Task: Keep only those lines of the records that include the string "States".

◆ ◆ ◆

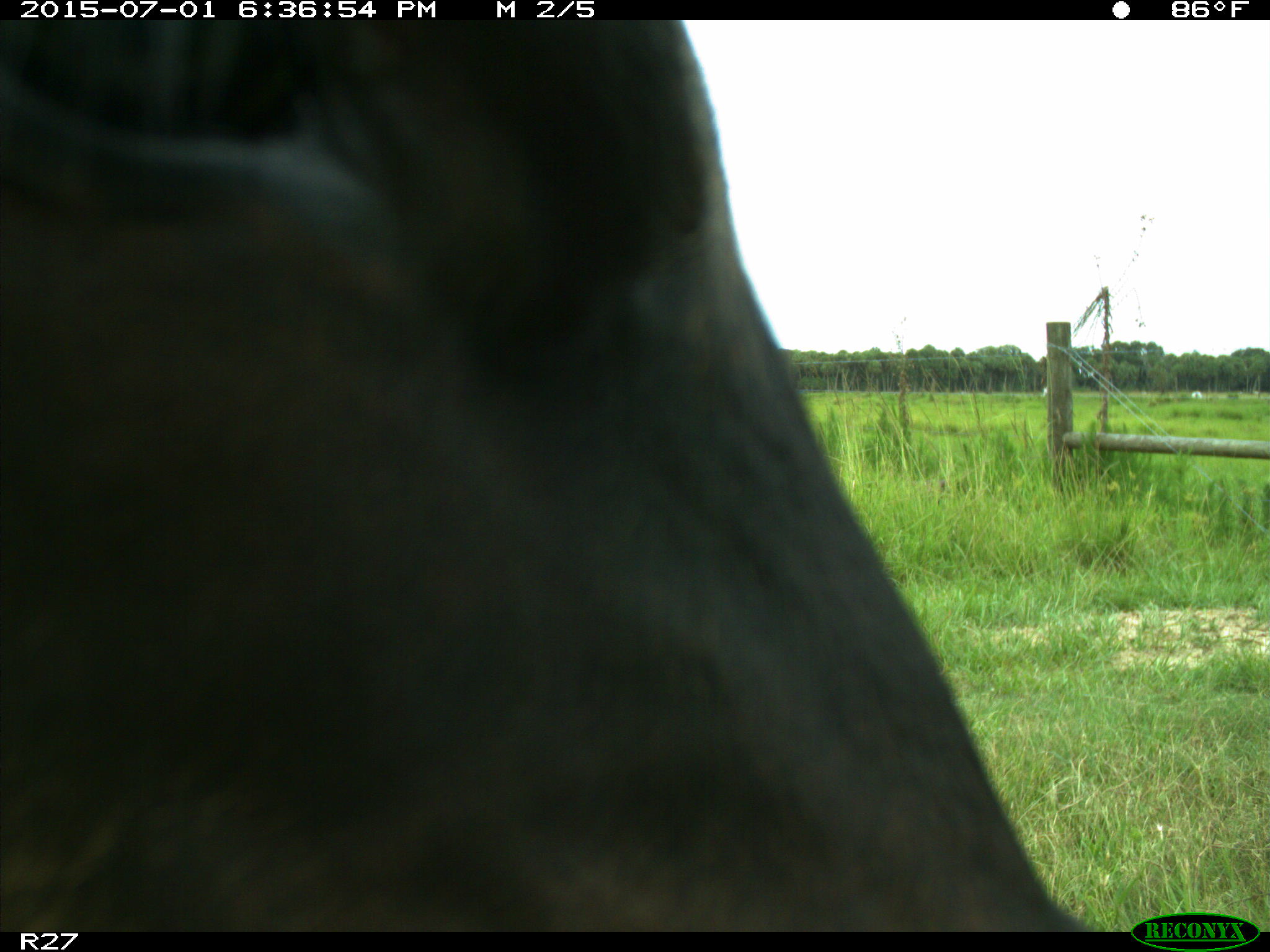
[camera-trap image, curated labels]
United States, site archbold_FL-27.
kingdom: Animalia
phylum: Chordata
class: Mammalia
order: Artiodactyla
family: Bovidae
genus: Bos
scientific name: Bos taurus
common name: domestic cow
Bos taurus (domestic cow).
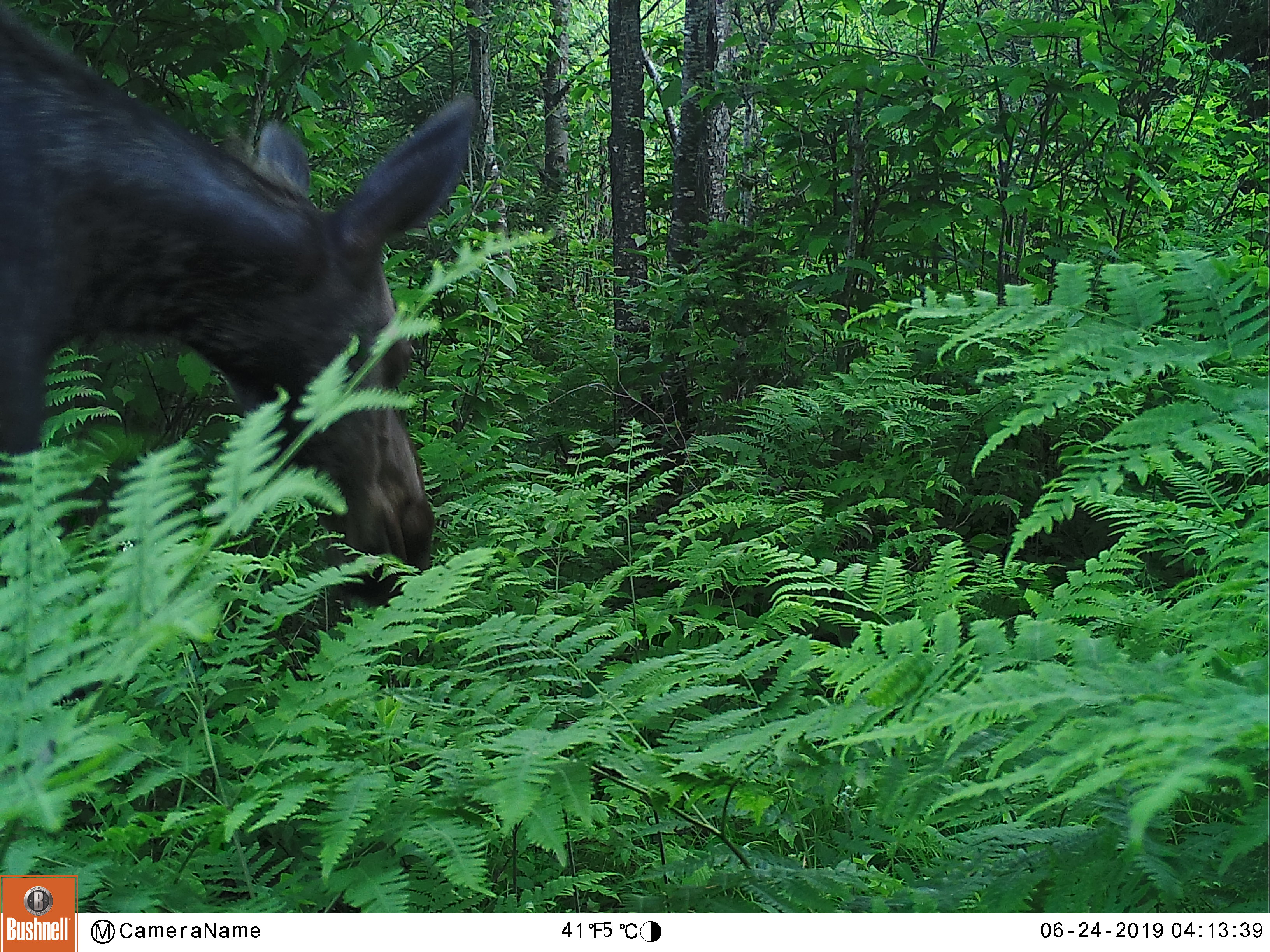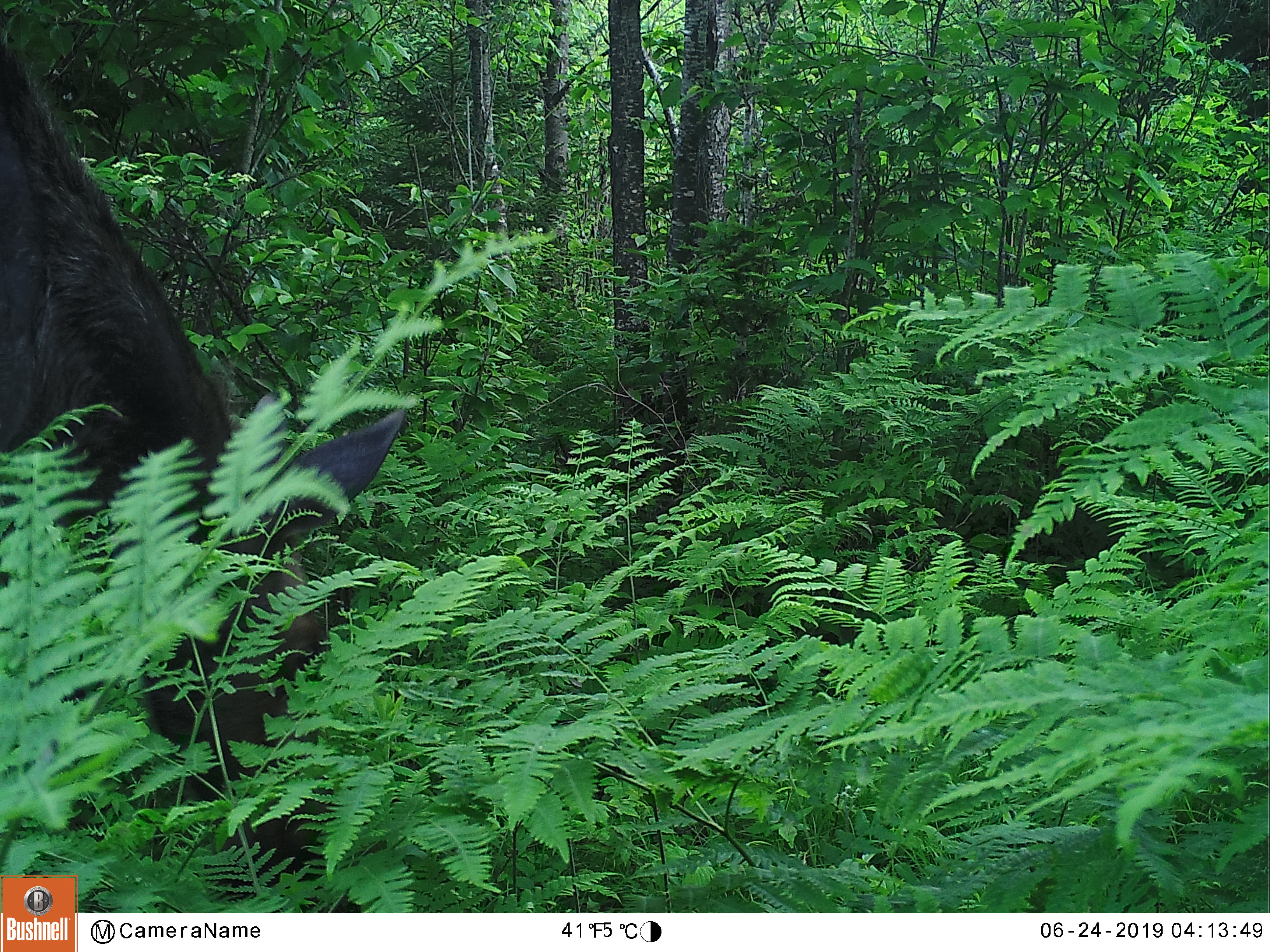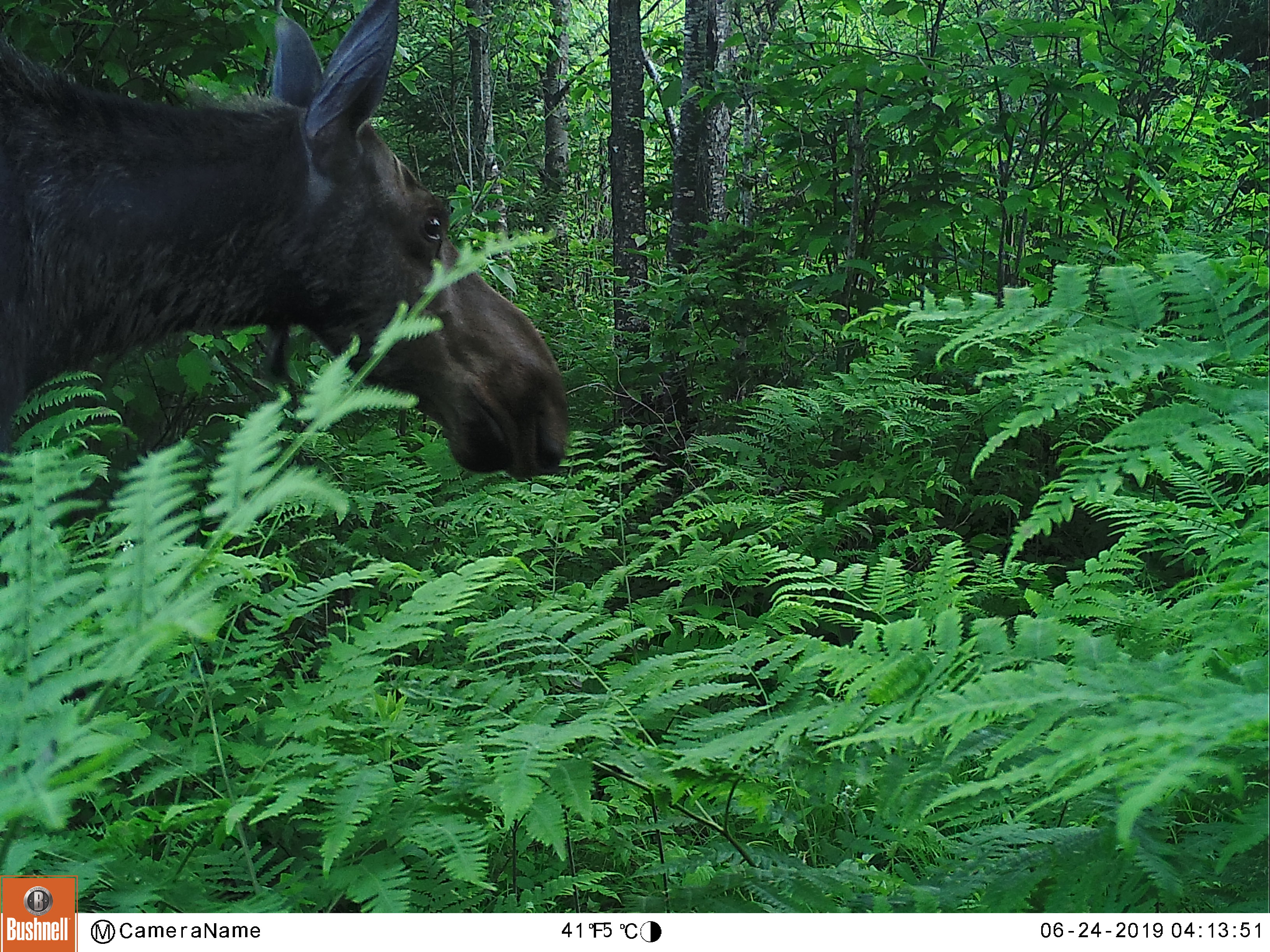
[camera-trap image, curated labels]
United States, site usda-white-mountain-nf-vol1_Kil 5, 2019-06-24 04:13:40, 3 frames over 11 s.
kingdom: Animalia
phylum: Chordata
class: Mammalia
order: Artiodactyla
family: Cervidae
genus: Alces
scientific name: Alces alces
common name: moose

◆ ◆ ◆

Exercise solution:
United States, site archbold_FL-27.
United States, site usda-white-mountain-nf-vol1_Kil 5, 2019-06-24 04:13:40, 3 frames over 11 s.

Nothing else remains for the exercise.